__Instructions to follow__: Copy out every line of the listing below, requests included, and multiply each point and box coordinate in the answers by 1.35, rounding to whole numbers with halves rounded up. Leave the requests' numbers as they are, and omit the pictures.

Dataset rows
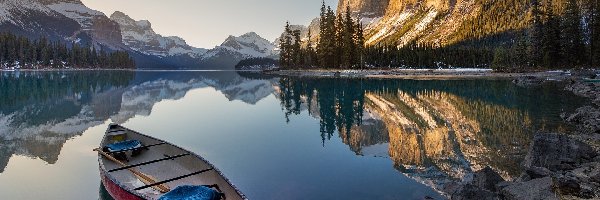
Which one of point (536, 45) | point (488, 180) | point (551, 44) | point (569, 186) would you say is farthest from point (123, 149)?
point (536, 45)

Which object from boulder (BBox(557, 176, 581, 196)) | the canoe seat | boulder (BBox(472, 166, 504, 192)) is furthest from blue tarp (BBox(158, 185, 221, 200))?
boulder (BBox(557, 176, 581, 196))

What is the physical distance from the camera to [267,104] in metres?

__Written answer__:
Which one of point (536, 45) | point (488, 180) | point (551, 44) | point (569, 186) would you say is farthest from point (123, 149)?
point (724, 61)

Which object from boulder (BBox(557, 176, 581, 196)) | the canoe seat | boulder (BBox(472, 166, 504, 192)) is furthest from blue tarp (BBox(158, 185, 221, 200))?
boulder (BBox(752, 238, 784, 265))

What is the physical distance from the camera to [267,104] in metres?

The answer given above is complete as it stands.